Guillermo del Toro is the latest director to enter the summer 2013 tentpole sweepstakes, and the advance tracking on his gigantic monster spectacle "Pacific Rim" doesn't bode well for an opening boffo enough to justify its $180 million cost. Del Toro is a gifted film artist applying his skills in service of a mammoth studio enterprise. That's the Hollywood challenge: to mix art and commerce in a mainstream event movie that will pull in the hordes.
But this one is more like "Avatar," an original (it sprang from the mind of writer Travis Beacham) not based on anything --unless Godzilla comes to mind. The title is not pre-branded. It's not a sequel or a popular name. Warner Bros. is selling the concept of giant robots fighting giant monsters, which you need to see on the screen to see how cool they are. At least, for some of us.
At the IMAX 3-D screening in Century City last night, the audience seemed equally split between lovers and haters. This movie will have to build word-of-mouth to be successful. The question is whether it will play to the fanboy faithful (yes) or to a wider audience stateside (maybe) and around the world (definitely, especially in Asia). But that price tag just makes the math hard to fathom. Why green light something at that level?

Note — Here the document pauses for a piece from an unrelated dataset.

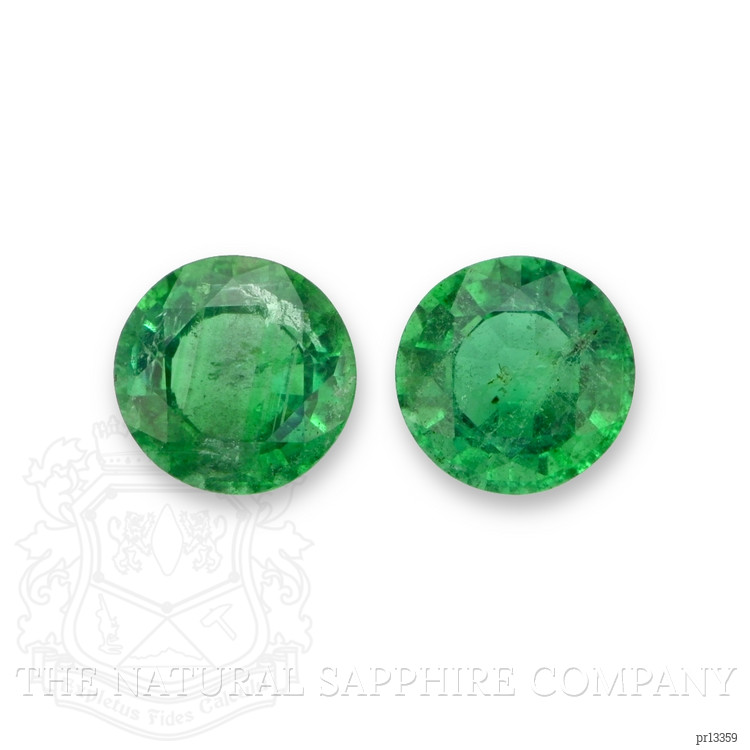 3.15 Ct.Tw. Emerald Pair from Zambia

I am among the many who wish that del Toro had stuck it out through the MGM bankruptcy and directed "The Hobbit"; instead of his fresh look at the world conjured by J.R.R. Tolkien, we got yet another Jackson take, in three parts.
Instead del Toro jumped back into a multitude of projects, learning more CG tricks as an advisor on "Rise of the Guardians," and clearly had a blast designing and executing this gorgeous big-scale actioner. "Pacific Rim" is a straightforward dystopian war picture about how the world fights back against an assault of increasingly large sea monsters (Kaiju) from beneath the deep. Humankind pools its resources to build gargantuan human piloted fighter robots (Jaegers). (See our review roundup, interview with del Toro and director of photography Guillermo Navarro.)

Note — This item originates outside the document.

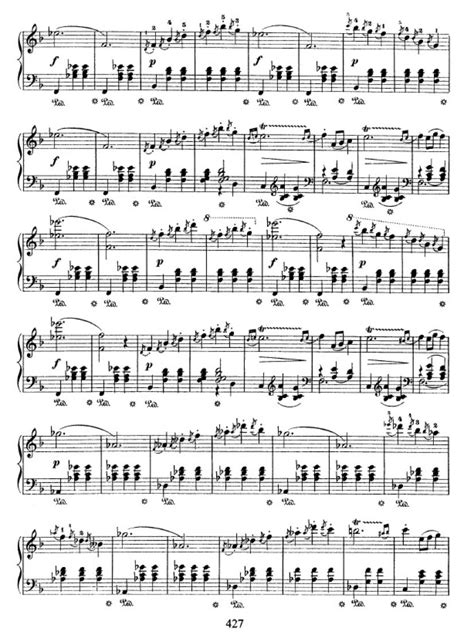 肖邦-圆舞曲 - OP34_3钢琴谱-环球钢琴网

The movie is well cast, from our attractive pilot heroes Charlie Hunnam ("Sons of Anarchy") and Rinko Kikuchi ("Babel") to their leader (powerful Idris Elba) and comic relief from black marketeer Ron Perlman ("Hellboy") and nerd scientists Charlie Day ("Horrible Bosses") and Burn Gorman ("The Hour"). The gender dynamics are exemplary: it's taken for granted that women are capable warriors.
"The Matrix" makes the closest comparison for the visual sophistication and dynamism of this world, or Ridley Scott's "Blade Runner," although del Toro relies too heavily on fight scenes staged on rainy nights. ILM delivers awards-worthy effects under the supervision of John Knoll; unlike Roland Emmerich's "Godzilla," the filmmakers know how to establish and reveal the epic scale of these battles. As you'd expect from del Toro ("Hellboy," "Pan's Labyrinth"), the designs and images of "Pacific Rim" are inventive and gorgeous, whether flying over Hong Kong or climbing the construction site of a giant wall. Certain images: three Jaegers striding across the ocean floor for a standoff with the Kaiju, and the film's centerpiece, when a young Japanese girl encounters a giant monster one-on-one, are unforgettable.
Like many of these over-pixelated movies, from "Transformers" to "Star Trek," eventually the clashing battles wear you down. Also hard to escape is the intensely layered sound design--which del Toro labored over, he told me proudly-- which roars in your ears; eventually I had to cover them.
Still, I'd rather see the studios take a gamble on a cinematic artist's original vision than something same old. Hopefully audiences will feel the same way.